(WHAT YOU HAVE TO DO): Scan the records for the word "remove". Report each line where it occurs.
(Beginning of DATA EXCERPTS)
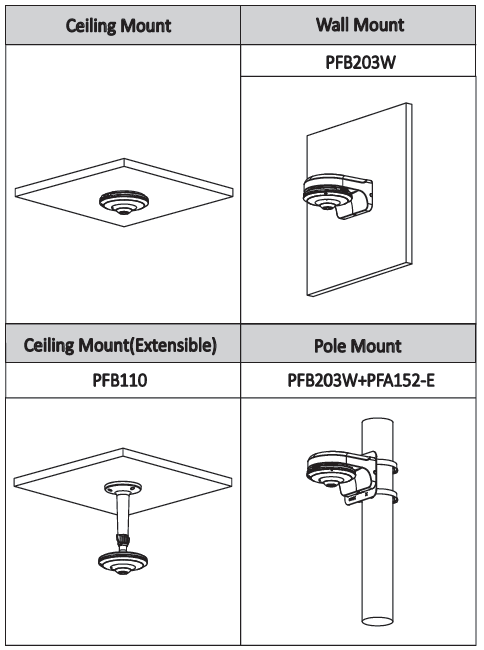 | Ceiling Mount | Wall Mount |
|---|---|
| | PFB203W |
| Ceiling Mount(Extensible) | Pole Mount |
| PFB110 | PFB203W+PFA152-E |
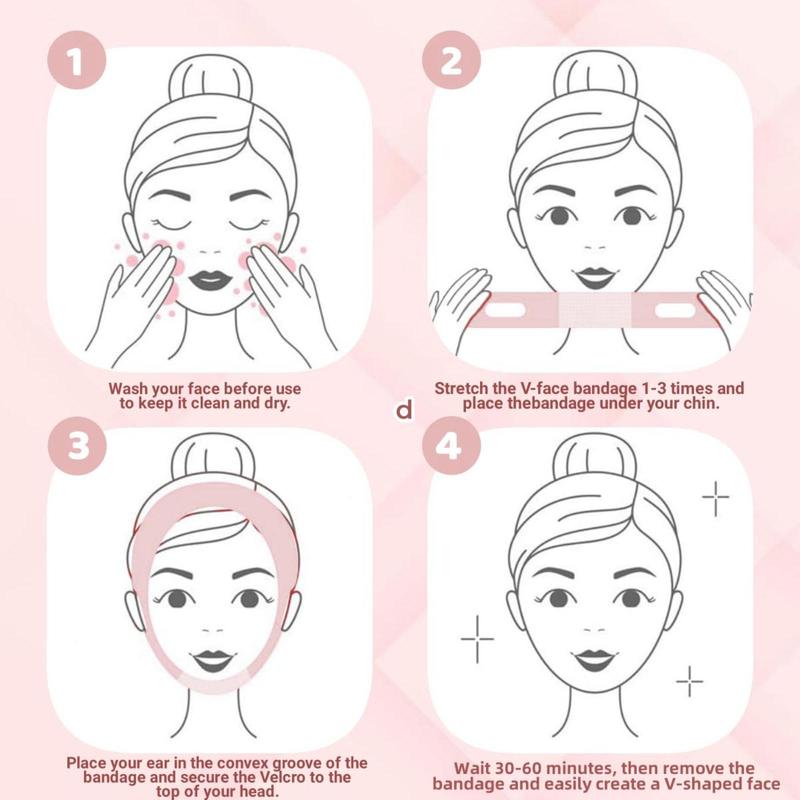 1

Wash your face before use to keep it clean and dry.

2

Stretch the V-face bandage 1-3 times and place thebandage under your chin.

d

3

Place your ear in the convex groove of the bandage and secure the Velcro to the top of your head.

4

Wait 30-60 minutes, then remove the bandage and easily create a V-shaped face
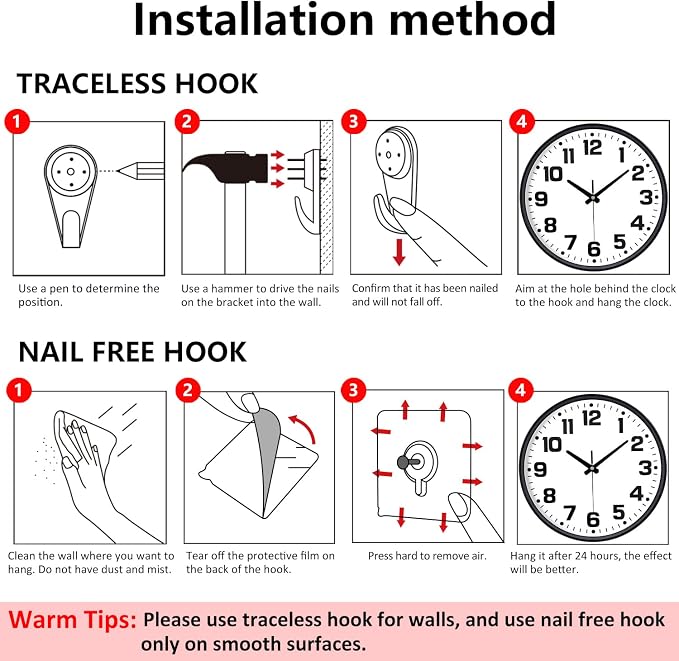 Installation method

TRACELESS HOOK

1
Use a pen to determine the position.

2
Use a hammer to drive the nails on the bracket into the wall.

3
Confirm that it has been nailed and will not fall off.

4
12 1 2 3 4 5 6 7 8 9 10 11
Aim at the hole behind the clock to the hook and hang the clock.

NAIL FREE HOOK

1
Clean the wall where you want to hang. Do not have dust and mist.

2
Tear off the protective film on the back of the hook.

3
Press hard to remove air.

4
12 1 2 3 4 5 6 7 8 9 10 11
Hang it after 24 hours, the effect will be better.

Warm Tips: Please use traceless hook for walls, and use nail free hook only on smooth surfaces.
(End of DATA EXCERPTS)
(Beginning of DATA EXCERPTS)
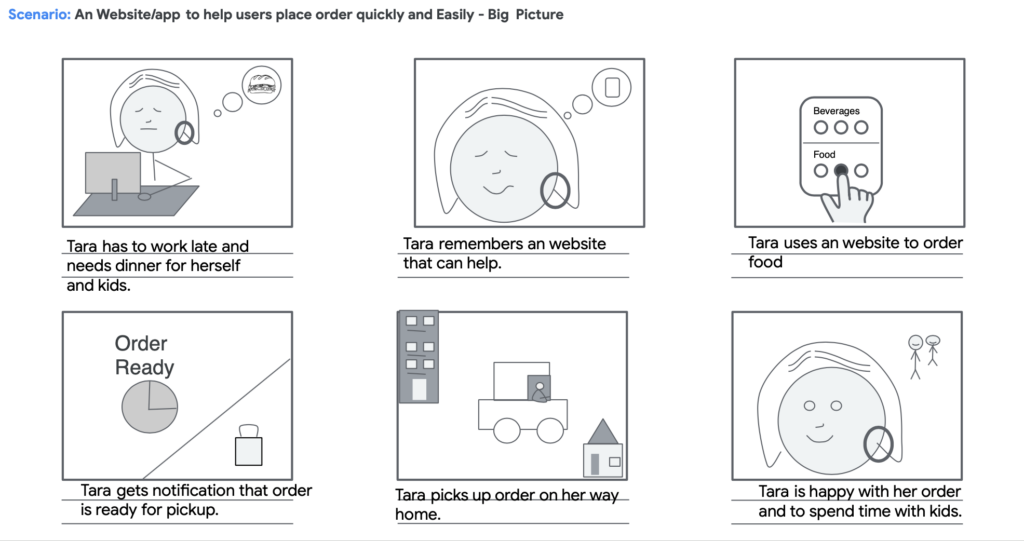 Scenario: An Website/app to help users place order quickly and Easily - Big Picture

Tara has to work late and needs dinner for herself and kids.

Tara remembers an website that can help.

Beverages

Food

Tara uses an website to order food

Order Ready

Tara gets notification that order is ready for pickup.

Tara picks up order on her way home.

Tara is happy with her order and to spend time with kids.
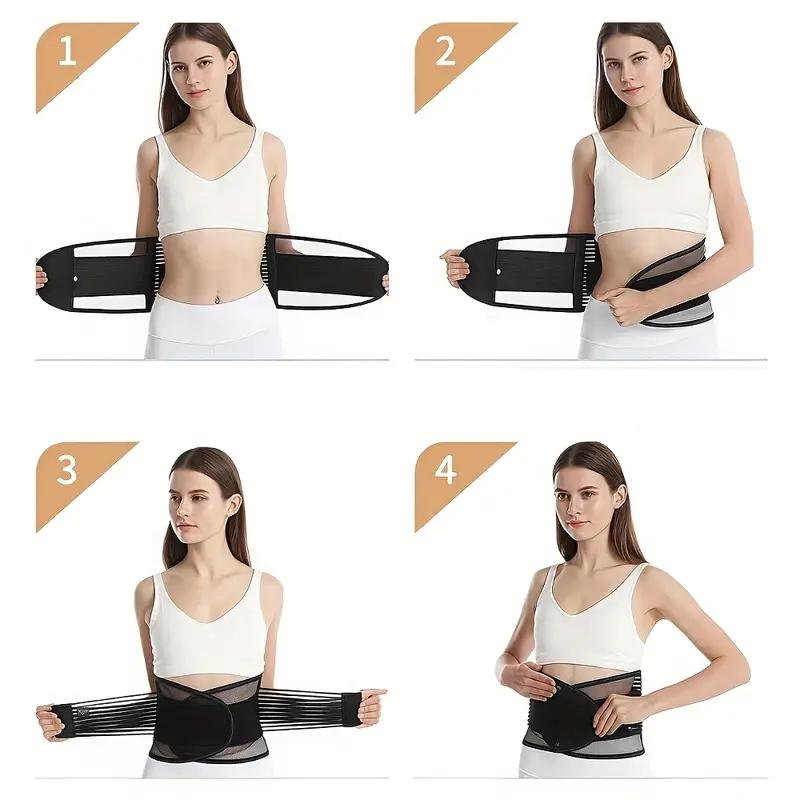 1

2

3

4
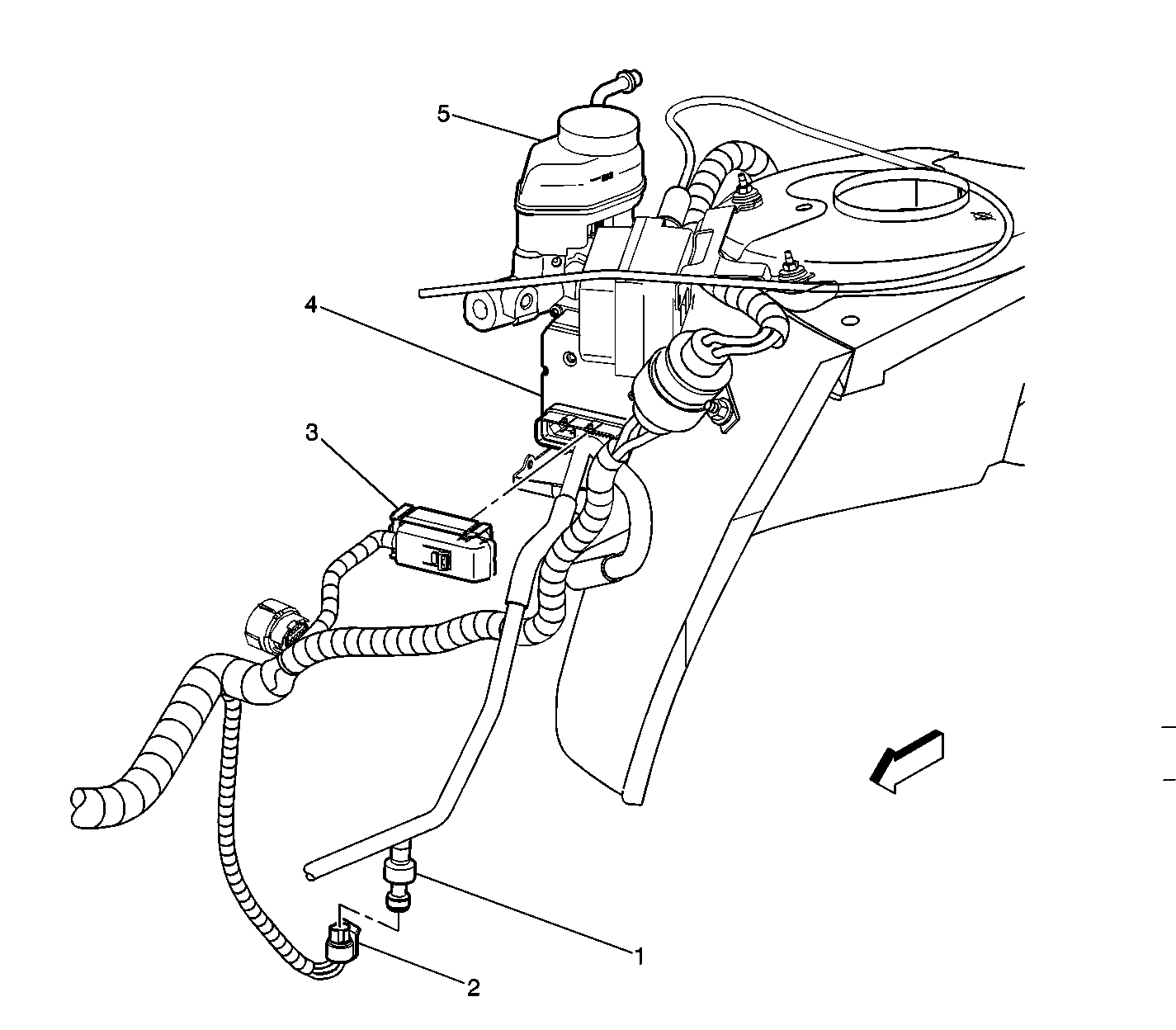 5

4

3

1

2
(End of DATA EXCERPTS)
(ANSWER SECTION):
Wait 30-60 minutes, then remove the bandage and easily create a V-shaped face
Press hard to remove air.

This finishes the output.